──────── Selected passage

# Bersa Thunder 380 CC - Jamming



## Garydh2000

I took my new Bersa Thunder 380 CC to the range yesterday for the first time. I put 100 rounds of Winchester 95 grain full metal jacket through the firearm. It seemed that for every magazine loaded and fired I had at least one jam. Very frustrating for sure.

Today I put 100 rounds of Remington UMC 95 grain through. Although much less than yesterday, I still had too many jams.

Any words of wisdom out there?

Thanks,

Gary


----------



## Steve M1911A1

Many pistols need a "break-in" period, frequently using about 200 rounds.
All new pistols need to be thoroughly cleaned before first use, in case there's any sticky anti-rust grease within them.
Many pistol shooters "limp wrist" the gun, absorbing some amount of the recoil that the pistol needs to function properly.

All of the above are known contributors to jams and failures to eject.

Do any apply to you?

(There are other, purely-mechanical causes too.)


----------



## RK3369

A couple of things. First, Steve is right, fire it for awhile to break it in, maybe 3-400 rounds. Next, for me, Remington works the best of any of the ammo's I've tried in my Bersa 380's. To me, it seems to be a little hotter load and cycles the gun better. At least that's been my experience. Next thing you might consider is that feed jams tend to be a result of mag spring problems. I've seen a lot of posts on the Bersa site about there being a batch of bad springs used at some time. Not sure if that might be your problem however, you might ask your dealer to get you a new mag spring, or buy a Mec Gar 8 rounder and try that out to see if it helps. But get a Mec Gar. They seem to be the best for Bersas. Others have said the Pro Mags are not so good. You can probably find a reasonably priced 8 round Mec Gar on Ebay. A regular Thunder mag will work in the CC also, it does not have to be a CC mag even though the bottoms are different.

────────────────
──────── Stored data

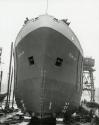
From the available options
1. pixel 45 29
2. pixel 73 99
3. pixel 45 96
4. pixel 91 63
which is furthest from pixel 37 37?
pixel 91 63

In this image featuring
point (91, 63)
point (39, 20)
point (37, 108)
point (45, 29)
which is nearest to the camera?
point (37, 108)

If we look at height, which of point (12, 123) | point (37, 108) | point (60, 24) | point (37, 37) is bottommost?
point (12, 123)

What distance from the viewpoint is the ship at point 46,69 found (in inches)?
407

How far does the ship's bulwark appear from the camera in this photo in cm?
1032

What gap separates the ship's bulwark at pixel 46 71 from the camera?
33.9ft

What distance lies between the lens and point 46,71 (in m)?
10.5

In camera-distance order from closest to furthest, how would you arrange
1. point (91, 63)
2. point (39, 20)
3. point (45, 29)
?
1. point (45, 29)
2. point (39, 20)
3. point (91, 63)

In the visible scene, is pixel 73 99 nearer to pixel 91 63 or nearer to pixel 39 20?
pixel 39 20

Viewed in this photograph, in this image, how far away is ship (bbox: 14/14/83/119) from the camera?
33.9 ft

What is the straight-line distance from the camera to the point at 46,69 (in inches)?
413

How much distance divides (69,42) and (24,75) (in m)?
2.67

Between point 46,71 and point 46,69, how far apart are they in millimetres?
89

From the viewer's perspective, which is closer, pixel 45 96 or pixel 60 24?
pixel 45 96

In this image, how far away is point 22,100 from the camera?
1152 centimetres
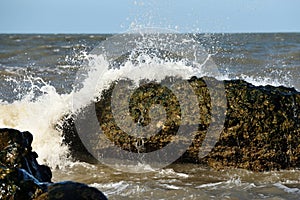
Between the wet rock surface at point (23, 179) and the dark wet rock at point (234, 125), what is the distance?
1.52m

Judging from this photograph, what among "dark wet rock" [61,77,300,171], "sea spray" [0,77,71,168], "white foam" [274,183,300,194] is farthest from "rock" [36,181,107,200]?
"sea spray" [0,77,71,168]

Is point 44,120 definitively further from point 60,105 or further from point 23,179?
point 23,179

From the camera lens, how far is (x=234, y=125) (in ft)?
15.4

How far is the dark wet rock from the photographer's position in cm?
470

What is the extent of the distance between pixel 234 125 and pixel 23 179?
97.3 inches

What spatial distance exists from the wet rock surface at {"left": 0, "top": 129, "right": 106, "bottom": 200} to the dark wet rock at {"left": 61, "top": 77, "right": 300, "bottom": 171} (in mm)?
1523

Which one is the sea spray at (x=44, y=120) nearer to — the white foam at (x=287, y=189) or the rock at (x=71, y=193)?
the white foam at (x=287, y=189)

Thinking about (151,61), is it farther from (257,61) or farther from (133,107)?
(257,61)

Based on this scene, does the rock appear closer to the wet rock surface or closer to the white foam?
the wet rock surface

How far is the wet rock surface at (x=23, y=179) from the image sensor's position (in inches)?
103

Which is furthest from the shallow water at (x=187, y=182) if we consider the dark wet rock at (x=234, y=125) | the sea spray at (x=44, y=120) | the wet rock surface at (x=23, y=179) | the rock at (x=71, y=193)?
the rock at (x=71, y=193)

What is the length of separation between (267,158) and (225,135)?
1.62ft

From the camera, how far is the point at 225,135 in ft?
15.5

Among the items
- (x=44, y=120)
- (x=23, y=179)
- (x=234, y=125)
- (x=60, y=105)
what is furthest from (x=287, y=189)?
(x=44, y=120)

────────────────
──────── Stored data

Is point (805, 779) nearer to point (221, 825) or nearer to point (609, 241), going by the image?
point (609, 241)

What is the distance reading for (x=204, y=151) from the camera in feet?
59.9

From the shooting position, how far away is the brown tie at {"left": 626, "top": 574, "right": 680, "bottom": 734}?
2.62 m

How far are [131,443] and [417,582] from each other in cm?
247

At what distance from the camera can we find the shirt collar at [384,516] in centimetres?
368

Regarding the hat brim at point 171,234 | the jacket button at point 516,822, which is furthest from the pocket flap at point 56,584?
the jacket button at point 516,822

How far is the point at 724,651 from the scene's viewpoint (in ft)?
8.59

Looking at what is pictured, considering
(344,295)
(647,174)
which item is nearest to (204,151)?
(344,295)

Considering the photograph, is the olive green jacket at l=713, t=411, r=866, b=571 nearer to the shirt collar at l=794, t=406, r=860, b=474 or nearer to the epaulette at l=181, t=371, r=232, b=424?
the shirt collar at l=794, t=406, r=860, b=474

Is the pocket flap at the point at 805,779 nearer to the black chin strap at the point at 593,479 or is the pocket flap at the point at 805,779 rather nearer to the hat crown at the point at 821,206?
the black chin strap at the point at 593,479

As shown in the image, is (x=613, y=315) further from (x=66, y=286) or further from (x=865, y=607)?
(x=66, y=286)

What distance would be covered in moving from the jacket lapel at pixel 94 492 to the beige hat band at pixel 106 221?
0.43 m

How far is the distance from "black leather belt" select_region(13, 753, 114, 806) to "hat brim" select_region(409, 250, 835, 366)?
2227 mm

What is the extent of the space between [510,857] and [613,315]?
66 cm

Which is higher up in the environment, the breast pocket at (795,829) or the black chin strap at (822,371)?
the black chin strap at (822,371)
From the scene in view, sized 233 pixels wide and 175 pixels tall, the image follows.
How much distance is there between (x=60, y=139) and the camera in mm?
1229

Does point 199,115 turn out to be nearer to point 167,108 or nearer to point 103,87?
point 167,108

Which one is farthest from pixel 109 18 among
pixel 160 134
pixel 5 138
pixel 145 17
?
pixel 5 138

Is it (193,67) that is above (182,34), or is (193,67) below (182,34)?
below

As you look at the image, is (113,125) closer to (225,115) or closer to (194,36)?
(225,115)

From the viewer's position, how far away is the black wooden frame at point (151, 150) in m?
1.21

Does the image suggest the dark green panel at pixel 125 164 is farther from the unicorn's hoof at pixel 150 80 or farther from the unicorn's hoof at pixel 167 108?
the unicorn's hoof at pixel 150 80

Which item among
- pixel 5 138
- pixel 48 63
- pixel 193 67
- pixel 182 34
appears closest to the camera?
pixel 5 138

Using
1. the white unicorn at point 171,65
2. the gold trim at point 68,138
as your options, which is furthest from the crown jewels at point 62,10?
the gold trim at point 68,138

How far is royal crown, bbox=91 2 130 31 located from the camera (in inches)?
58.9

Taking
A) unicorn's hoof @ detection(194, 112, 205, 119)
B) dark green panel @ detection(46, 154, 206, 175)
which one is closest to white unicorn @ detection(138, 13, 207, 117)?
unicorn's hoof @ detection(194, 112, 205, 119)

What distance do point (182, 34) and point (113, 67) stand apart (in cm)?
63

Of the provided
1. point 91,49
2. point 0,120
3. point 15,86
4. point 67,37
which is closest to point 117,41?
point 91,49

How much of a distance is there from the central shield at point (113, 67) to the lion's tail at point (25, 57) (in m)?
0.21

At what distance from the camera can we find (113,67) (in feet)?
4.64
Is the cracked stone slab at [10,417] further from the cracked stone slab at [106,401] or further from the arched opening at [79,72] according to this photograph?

────────────────

• Requirements:
(1) In the Bersa jamming thread, what ammunition did Gary fire on his first day at the range?
(2) From the second block of rows, reproduce word for word the stretch from the line containing "Does the image" through the line containing "Is the cracked", including both of those lines.

• Answers for the exercise:
(1) 100 rounds of Winchester 95 grain full metal jacket.

(2)
Does the image suggest the dark green panel at pixel 125 164 is farther from the unicorn's hoof at pixel 150 80 or farther from the unicorn's hoof at pixel 167 108?
the unicorn's hoof at pixel 150 80

Which item among
- pixel 5 138
- pixel 48 63
- pixel 193 67
- pixel 182 34
appears closest to the camera?
pixel 5 138

Using
1. the white unicorn at point 171,65
2. the gold trim at point 68,138
as your options, which is furthest from the crown jewels at point 62,10?
the gold trim at point 68,138

How far is royal crown, bbox=91 2 130 31 located from the camera (in inches)?
58.9

Taking
A) unicorn's hoof @ detection(194, 112, 205, 119)
B) dark green panel @ detection(46, 154, 206, 175)
which one is closest to white unicorn @ detection(138, 13, 207, 117)?
unicorn's hoof @ detection(194, 112, 205, 119)

What distance do point (182, 34) and point (113, 67) stand apart (in cm)?
63

Of the provided
1. point 91,49
2. point 0,120
3. point 15,86
4. point 67,37
which is closest to point 117,41?
point 91,49

How much of a distance is there from the central shield at point (113, 67) to the lion's tail at point (25, 57) (in m)?
0.21

At what distance from the camera can we find (113,67) (in feet)?
4.64
Is the cracked stone slab at [10,417] further from the cracked stone slab at [106,401] or further from the arched opening at [79,72] according to this photograph?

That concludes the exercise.